BEGIN Records supplied

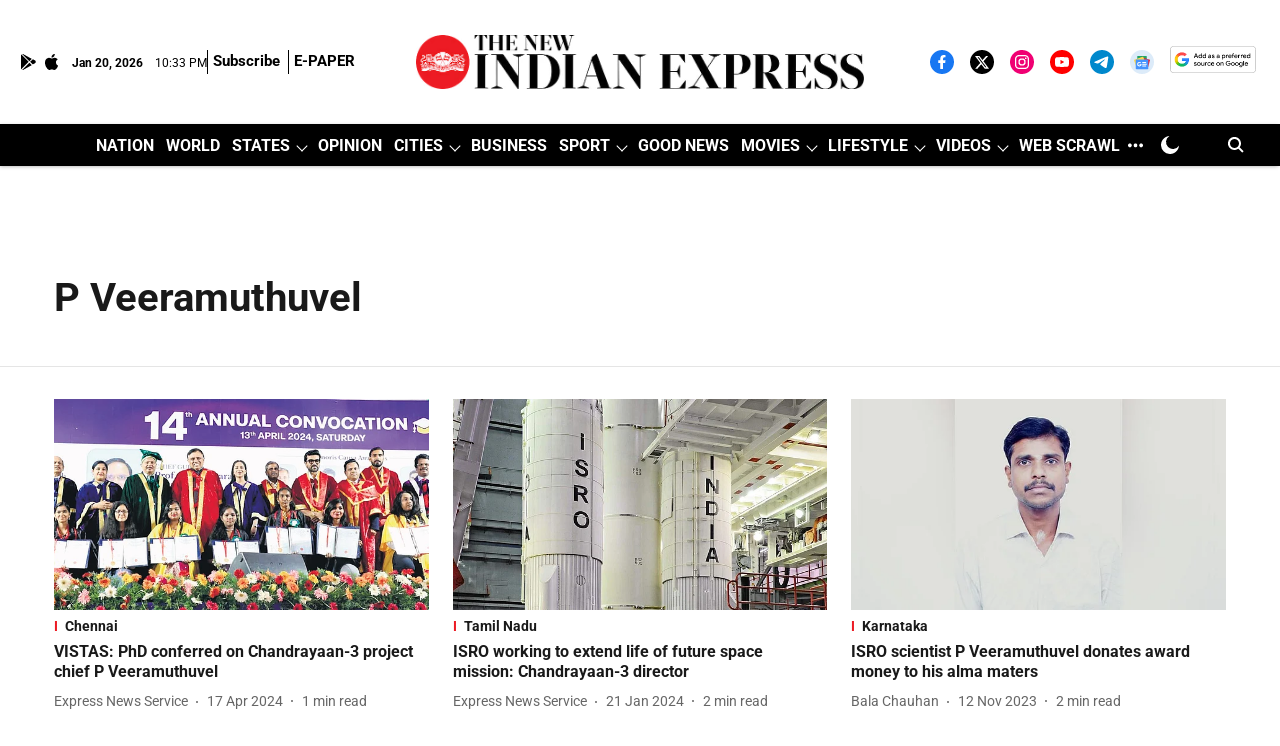

--- FILE ---
content_type: text/html; charset=utf-8
request_url: https://www.google.com/recaptcha/api2/aframe
body_size: 151
content:
<!DOCTYPE HTML><html><head><meta http-equiv="content-type" content="text/html; charset=UTF-8"></head><body><script nonce="EmelVP1mdW-lzETfKWWcdg">/** Anti-fraud and anti-abuse applications only. See google.com/recaptcha */ try{var clients={'sodar':'https://pagead2.googlesyndication.com/pagead/sodar?'};window.addEventListener("message",function(a){try{if(a.source===window.parent){var b=JSON.parse(a.data);var c=clients[b['id']];if(c){var d=document.createElement('img');d.src=c+b['params']+'&rc='+(localStorage.getItem("rc::a")?sessionStorage.getItem("rc::b"):"");window.document.body.appendChild(d);sessionStorage.setItem("rc::e",parseInt(sessionStorage.getItem("rc::e")||0)+1);localStorage.setItem("rc::h",'1768948410374');}}}catch(b){}});window.parent.postMessage("_grecaptcha_ready", "*");}catch(b){}</script></body></html>

--- FILE ---
content_type: application/javascript; charset=utf-8
request_url: https://fundingchoicesmessages.google.com/f/AGSKWxXFQTCYOXX046JEI_GvFs_RUBWgxLsvCwyuoFPHcMIKnWS9UWTU7G-NS9LNj96go16iy1kop2kfeFls5fDSm3VioS0YKtsD3j2AOadY4C7MH59Lx2634hqmDnSltFiDHS67ke1VErgo0nKC6H11ejAOtbg9AHn3fhvL652nme6Ej0lsUPB54kxSuM4=/_.ph/ads/.pl/ads//dfp/jquery./ads.swf/adlinks.
body_size: -1291
content:
window['cc1e7d9d-4911-46af-b977-6be7a1521c3a'] = true;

END Records supplied

- [To do]: The result should be a precise copy of all the entries, free of pictures.

- [Answer to this exercise]:
--- FILE ---
content_type: text/html; charset=utf-8
request_url: https://www.google.com/recaptcha/api2/aframe
body_size: 151
content:
<!DOCTYPE HTML><html><head><meta http-equiv="content-type" content="text/html; charset=UTF-8"></head><body><script nonce="EmelVP1mdW-lzETfKWWcdg">/** Anti-fraud and anti-abuse applications only. See google.com/recaptcha */ try{var clients={'sodar':'https://pagead2.googlesyndication.com/pagead/sodar?'};window.addEventListener("message",function(a){try{if(a.source===window.parent){var b=JSON.parse(a.data);var c=clients[b['id']];if(c){var d=document.createElement('img');d.src=c+b['params']+'&rc='+(localStorage.getItem("rc::a")?sessionStorage.getItem("rc::b"):"");window.document.body.appendChild(d);sessionStorage.setItem("rc::e",parseInt(sessionStorage.getItem("rc::e")||0)+1);localStorage.setItem("rc::h",'1768948410374');}}}catch(b){}});window.parent.postMessage("_grecaptcha_ready", "*");}catch(b){}</script></body></html>

--- FILE ---
content_type: application/javascript; charset=utf-8
request_url: https://fundingchoicesmessages.google.com/f/AGSKWxXFQTCYOXX046JEI_GvFs_RUBWgxLsvCwyuoFPHcMIKnWS9UWTU7G-NS9LNj96go16iy1kop2kfeFls5fDSm3VioS0YKtsD3j2AOadY4C7MH59Lx2634hqmDnSltFiDHS67ke1VErgo0nKC6H11ejAOtbg9AHn3fhvL652nme6Ej0lsUPB54kxSuM4=/_.ph/ads/.pl/ads//dfp/jquery./ads.swf/adlinks.
body_size: -1291
content:
window['cc1e7d9d-4911-46af-b977-6be7a1521c3a'] = true;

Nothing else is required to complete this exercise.